Que arranquei de vantagem? Ora, as férias do serviço. Há mais de três anos que não tiro férias, sequer quinze dias de folga. Quando muito o período de natal e ano novo. Certa vez consegui me livrar vinte dias, mas os telefones e as demandas eram tais que praticamente trabalhei em casa para a empresa.

Como os ovis me acharam? Eu estava no tranqüilo congestionamento na Marginal Pinheiros. Chegaria atrasado, e teria que ficar até duas ou três horas a mais na empresa, por causa do balancete. O carro sem ar condicionado. Porém, por receio dos vendedores ambulantes e medo dos assaltantes motoqueiros, eu mantinha fechados os vidros com filme. De repente, uma pista que passava por cima dos carros surgiu a minha frente. Tentei desviar, mas o carro já não me obedecia. Quando vi estava sendo conduzindo pelas nuvens. A estrada levava para uma imensa nave. E apaguei.

Quando acordei estava lá sendo interrogado, melhor, convidado a falar sobre meu estado. Ofereceram-me um café com leite e um pão na chapa, pode? Vai ver vasculharam a mania que tenho de passar religiosamente numa padaria que fica a duas quadras da empresa lá pelas dez horas da manhã.

Que receptividade. Nada muito exagerado em termo de conforto. Algo que a classe média paulistana está acostumada. Com exceção do respeito, do sorriso gostoso, da gentileza, do amor pela vida, da espontaneidade que quase inexiste nos amarelados sorrisos dos comerciantes e clientes paulistas.

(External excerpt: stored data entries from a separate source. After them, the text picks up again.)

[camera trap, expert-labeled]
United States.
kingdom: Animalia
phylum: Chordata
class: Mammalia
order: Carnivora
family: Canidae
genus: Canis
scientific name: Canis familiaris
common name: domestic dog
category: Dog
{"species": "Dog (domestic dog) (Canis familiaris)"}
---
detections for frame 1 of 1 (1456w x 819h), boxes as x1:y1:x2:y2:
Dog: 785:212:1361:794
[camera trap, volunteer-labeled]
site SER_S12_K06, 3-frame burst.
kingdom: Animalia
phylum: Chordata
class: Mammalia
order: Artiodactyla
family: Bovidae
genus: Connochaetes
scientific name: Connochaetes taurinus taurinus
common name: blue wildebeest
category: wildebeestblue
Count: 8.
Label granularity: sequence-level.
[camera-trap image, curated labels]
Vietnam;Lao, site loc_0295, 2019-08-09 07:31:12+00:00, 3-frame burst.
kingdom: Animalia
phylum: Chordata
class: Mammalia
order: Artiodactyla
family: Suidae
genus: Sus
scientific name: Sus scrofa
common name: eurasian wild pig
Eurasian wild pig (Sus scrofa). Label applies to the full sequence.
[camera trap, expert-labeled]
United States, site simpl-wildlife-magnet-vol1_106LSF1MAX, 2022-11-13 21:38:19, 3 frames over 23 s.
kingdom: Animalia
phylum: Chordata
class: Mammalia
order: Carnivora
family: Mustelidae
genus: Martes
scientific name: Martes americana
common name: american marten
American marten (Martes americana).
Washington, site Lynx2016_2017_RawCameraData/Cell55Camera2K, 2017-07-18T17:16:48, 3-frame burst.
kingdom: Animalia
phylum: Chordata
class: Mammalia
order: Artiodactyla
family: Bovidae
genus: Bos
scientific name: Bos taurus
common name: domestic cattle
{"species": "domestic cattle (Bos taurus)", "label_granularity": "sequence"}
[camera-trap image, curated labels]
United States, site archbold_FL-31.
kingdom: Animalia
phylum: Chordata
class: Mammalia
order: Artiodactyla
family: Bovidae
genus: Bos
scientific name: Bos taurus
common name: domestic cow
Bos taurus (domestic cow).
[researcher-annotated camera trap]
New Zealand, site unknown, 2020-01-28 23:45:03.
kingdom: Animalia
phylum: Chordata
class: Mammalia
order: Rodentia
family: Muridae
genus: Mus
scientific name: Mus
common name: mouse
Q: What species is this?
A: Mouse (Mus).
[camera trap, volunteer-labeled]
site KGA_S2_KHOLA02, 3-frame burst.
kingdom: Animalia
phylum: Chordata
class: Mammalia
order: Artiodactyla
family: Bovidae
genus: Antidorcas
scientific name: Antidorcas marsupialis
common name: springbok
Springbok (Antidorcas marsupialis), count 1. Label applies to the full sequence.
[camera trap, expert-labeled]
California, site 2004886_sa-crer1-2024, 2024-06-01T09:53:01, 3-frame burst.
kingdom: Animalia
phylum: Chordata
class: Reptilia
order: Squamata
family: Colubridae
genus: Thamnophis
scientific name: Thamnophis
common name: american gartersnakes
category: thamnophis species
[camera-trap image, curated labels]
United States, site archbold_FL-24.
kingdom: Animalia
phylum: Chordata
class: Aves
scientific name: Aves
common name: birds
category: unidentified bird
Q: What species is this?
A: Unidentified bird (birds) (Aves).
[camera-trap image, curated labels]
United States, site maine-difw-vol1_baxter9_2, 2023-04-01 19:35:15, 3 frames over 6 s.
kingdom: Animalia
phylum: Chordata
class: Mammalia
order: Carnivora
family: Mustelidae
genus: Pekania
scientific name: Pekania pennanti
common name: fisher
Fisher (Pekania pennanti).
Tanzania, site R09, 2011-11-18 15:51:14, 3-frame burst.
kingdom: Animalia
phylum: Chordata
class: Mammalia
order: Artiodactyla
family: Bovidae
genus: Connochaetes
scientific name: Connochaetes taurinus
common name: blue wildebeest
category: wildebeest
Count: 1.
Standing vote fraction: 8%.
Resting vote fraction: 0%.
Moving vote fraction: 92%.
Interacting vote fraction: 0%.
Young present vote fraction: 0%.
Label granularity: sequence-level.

E eu que sempre fui meio ateu, teria eu tido a boa sorte de ter morrido no trânsito na Marginal Pinheiros e conseguido um cantinho no paraíso?

Infelizmente descobri que não. Que se tratava apenas de extraterrestres esquadrinhando o nosso planeta. Se eu morasse em outra cidade que não fosse São Paulo, eu ficaria apavorado. Mas vendo assalto, estupro, fila de INSS, político-ladrão e empresas corruptas, nada me assustava mais. Aliás, temo que o efeito fora inverso. Questionado dos meus hábitos, do relacionamento com meus pares, como era o trabalho, a comunidade que me rodeava, assisti em suas fisionomia tristes decepções. Éramos superiores ou inferiores demais para o que estavam procurando? Não me disseram. Eram ovis diplomatas; no mínimo, educados. Abortaram a missão, me deixaram e foram embora, talvez para outra galáxia.